I tend to agree with you on the fact that those women who had tough beginnings with their first child are more reluctant to move on to number 2. My son was pretty easy so I guess that explains the whole 15 months apart for my two? Anyway, lots of women get motherhood amnesia which is when they start dreaming about subsequent children. I'm guessing that's how the species survives, yes? Truly though, any age spacing is hard no matter if it's 10 months apart (I know a lady at church who is in THAT situation) or 14 years apart (take my brother and I as an example). Each gap has some kind of challenge, it's just a different one. I'd tell any mom to take your time and be comfortable about making the decision to have another. I haven't read that article yet but I'm sure the magazine is in my backed-up "To Read" pile, it sounds interesting.

4funboys said...

PEOPLE SAY DUMB THINGS...

BUT I LOVE THE LINE ABOUT 9 MONTHS LATER.

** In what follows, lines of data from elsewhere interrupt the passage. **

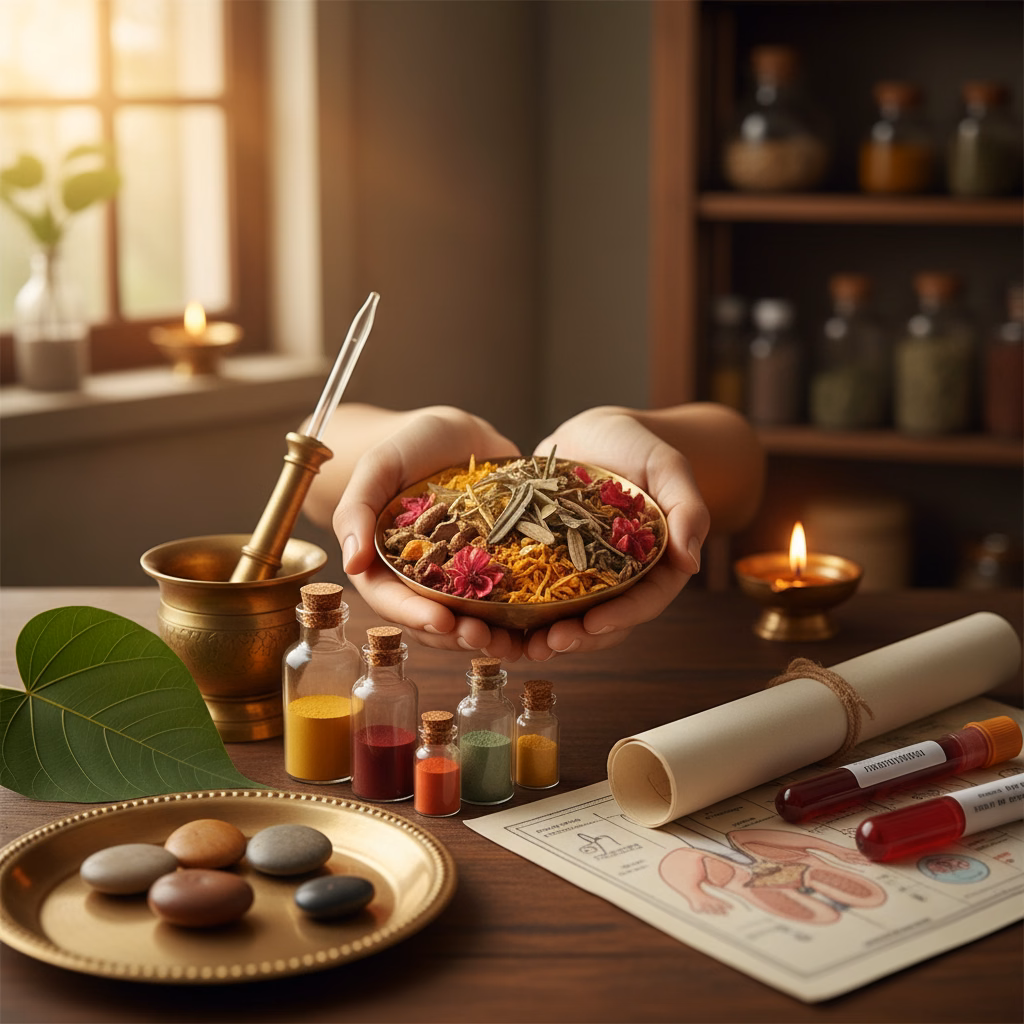 Ayurvedic PCOS Care in Peelamedu: Your Path to Hormonal Harmony and Regular Cycles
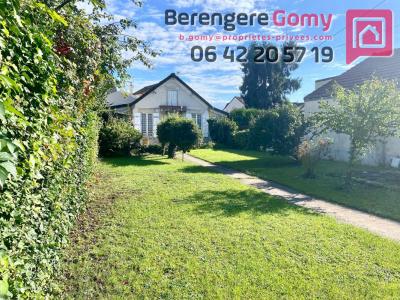 Acheter Terrain 352 m2 Plessis-bouchard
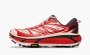 Hoka Mafate Speed 2 Red White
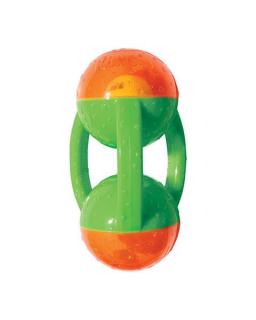 Hračka Kong Dog Jumbler Tri L/XL, guma termoplastická, nad 15 kg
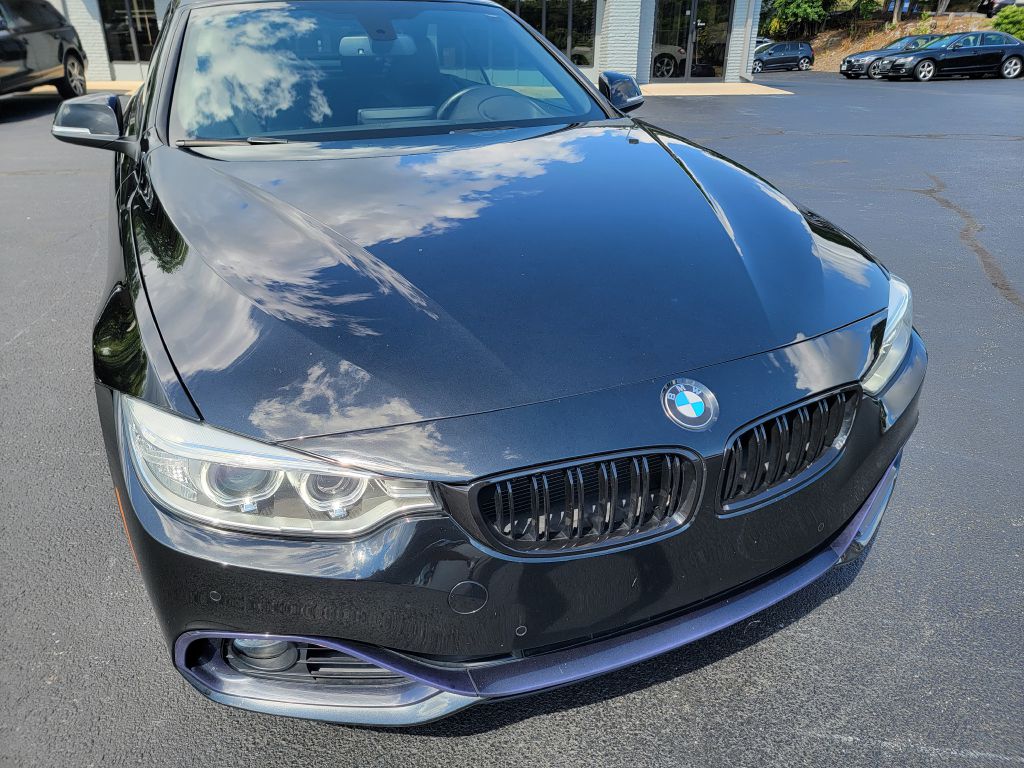 Image for 2015 BMW 428 CONVERTIBLE NAV-Camera-Sport Seats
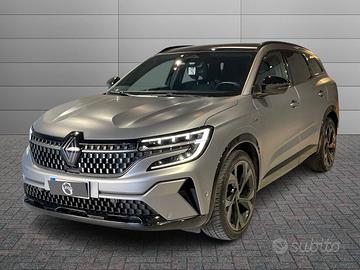 RENAULT Espace 1.2 e-Tech full hybrid esprit Alpin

IF I EVER DAY IT THOUGH, SOMEBODY JUST SHOOT ME.

(YES, IT WAS ONE OF those DAYS)

Mom2Miles said...

I know it's crazy to think there's a formula for "perfect" spacing. You're right, every age gap has different issues. I know siblings 10 years apart who are super close, and ones a year or 2 apart who barely talk.

Anonymous said...

I think however far apart you choose to have your children is your own personal business. I mean, you could have 8 years between them and no one has the right to tell you that it wrong.

I had a colicky, screaming non sleeping baby and I was still clucky when she was 5 mths old. Maybe that is just my pre disposed genetics?

(That said, she is 19 mths old and we are still trying to get pregnant.)

Anonymous said...

With my son, it took us nine years, several pregnancies and lots of other "fun" stuff along the way to have him. Once I managed to reach the stage of viable pregnancy, I was hit with an incompetent cervix at week 16 (surgical intervention required, and I had to start working from home instead of going into the office), gestational diabetes and a continuous slew of other medical concerns (all based on experiences from my past pregnancies), all of which culminated in the grand finale of giving birth, where I had complications that became life-threatening.

Once we got past all that, I told anyone who would listen that I was never going through all of that again. Not a chance in hell.

Our son is now almost four years old. Guess who's thinking about trying for another one? Perhaps I should change my name to "Glutton for Punishment..."

laurenfox said...

I'm so glad my Babytalk essay resonated with you! Thanks for taking the time to discuss it. My girls are actually almost five years apart, and, for what it's worth, and having given the topic a lot of thought, I've come to the conclusion that the relationship between siblings is more about their innate personalities, which we have no control over, than about the years between them. I can already see how much my daughters adore each other - of course, that could be because the younger one can't yet steal her big sister's toys. Anyway, thanks for reading the article!